Thursday, December 1, 2016

The Oregon Coastal Mountains

Bear Camp Road

Searching for quiet, beautiful backroads with amazing views, moderate temperatures, and good roads? Look no further than the Oregon Coastal Mountains! Want a side of blackberries and clouds of mosquitoes on the side? Once again, you're in luck!

These roads are some of the least-traveled I've ever found. Save for a few logging trucks rumbling around the hillsides, you can go a whole ride without seeing more than a dozen cars. Advance ride planning is very difficult unless you're willing to travel on many rough gravel roads. While there are great paved routes, every road is so small pavement can be hard to distinguish on satellite images. Fortunately, along with the routes I provide, this blog has a few routes in the area and many more in the greater Oregon/California region. Read on for insight on lodging, climbing, and eating blackberries.
Bear Camp Road 
Climbing: Bear Camp Road receives universally glowing reviews from my polling group (n=3). Whether you want a huge climb (over 4500 ft), wildlife (I saw 2 black bears and 2 falcons), or amazing views, this road has it all. The west side is a fairly continuous climb of 5.3% for 16 miles. The east starts with a challenging section of 6.8 miles at 7% before mellowing for the last 1500ft of climbing. With little shade, try to avoid the steep east side on a hot, sunny day. Doing both sides of the climb in a single day is a massively difficult but enjoyable undertaking. Make sure you have plenty of food and water as none is available anywhere on Bear Camp Road and requires a detour on both ends.

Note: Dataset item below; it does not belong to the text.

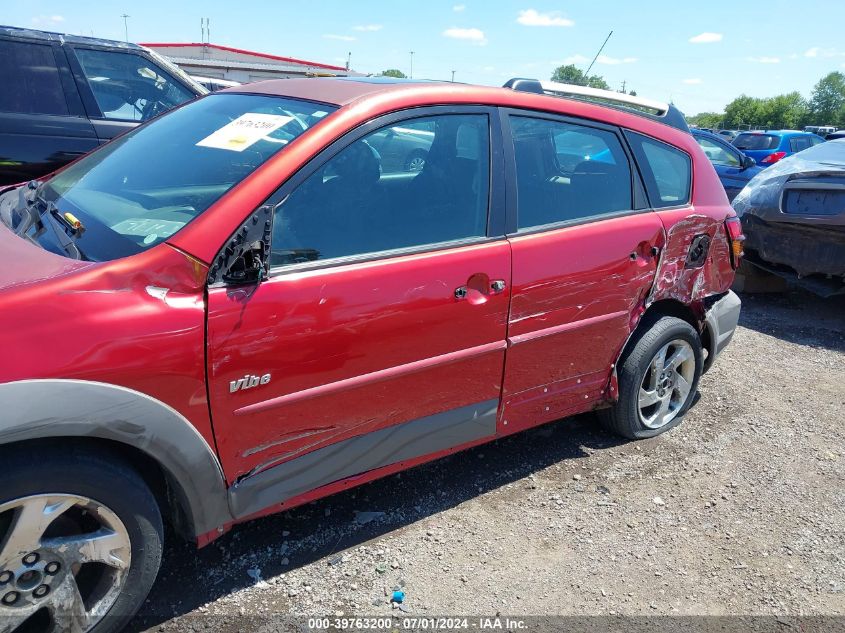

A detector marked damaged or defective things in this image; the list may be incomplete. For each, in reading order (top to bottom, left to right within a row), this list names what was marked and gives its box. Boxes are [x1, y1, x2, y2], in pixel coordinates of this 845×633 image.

If I only had time for one side, the west has a better climb for pacing, better views, and more shade. But this road is worth taking some time for.
Bear Camp Road

Tour de Fronds
 Lodging and Eating: If visiting in mid-July, stay at the Foster Bar Campground. With plentiful wild blackberries and few fellow campers, this is a place you could spend some time. Stock up on berries every morning, every trip to the bathrooms, every dinner, whenever you're hungry, when you're not hungry but see a nice berry... Delicious, ripe, and one of the highlights of our time in the region. There is also the Cougar Lane Lodge a bit south on Agness Road.

On the eastern side of Bear Camp Road, the Galice Resort has water and ice cream. Stock up on calories if heading back over Bear Camp, you'll need some energy to repeat that climb.

In general, small campgrounds litter the area and all supply water and a place to set up camp.

Ghost Town: From Galice, head north on Galice road and continue onto Lower Graves. Follow the route to the ghost town of Golden. While I haven't had the chance to ride this route myself, the bestrides site regards it highly.
Tour de Fronds
Isolation: The Tour de Fronds is a route I borrowed from Jay Rawlins and it is a beauty! There are a variety of rides in the area all under the Tour de Fronds umbrella but many include gravel. Surprisingly, this route is entirely paved, though road quality varies. Bring water, food, and a flat repair kit - there are no nearby services. Besides a few clear cut slopes, the area is full of dense forest and mossy roads. Make sure you have a good map of the area or a route on your GPS before heading out, this is not a good place to get lost. Warnings aside, these roads are the most isolated riding I've ever found. Forget about staying to the right, the whole road is yours. In areas, ferns cover the ground and a clear river flows alongside the road.

If you miss your qualification for the big race in France, it's Oregon namesake is a ride that will provide ample time for reflection and meditation. Just ride faster than the mosquitoes!

Tour de Fronds

Cougar Reservoir on the Aufderheide Highway
Descending: McKenzie Pass is one of the better descents I've ridden. With a number of switchbacks and swooping curves, it presents a technical challenge.  Add in the lower section where I neared 50 mph and this descent has a little of everything.  Starting at the bottom (on either side: Route 126 or Sisters, OR), enjoy a long climb for around 20 miles. At the top, take in the view atop the strange black tower built of the local Igneous rocks. Peering out across the lava fields, many mountains are visible including the Three Sisters, Mt. Jefferson, and Mt. Washington. Then, head west down the descent to Route 126 and after a few miles of slowly rolling descent, the real fun begins!

Note: This road is about 100 miles north of the rest of these rides and while the roads are still beautiful, expect a lot more traffic.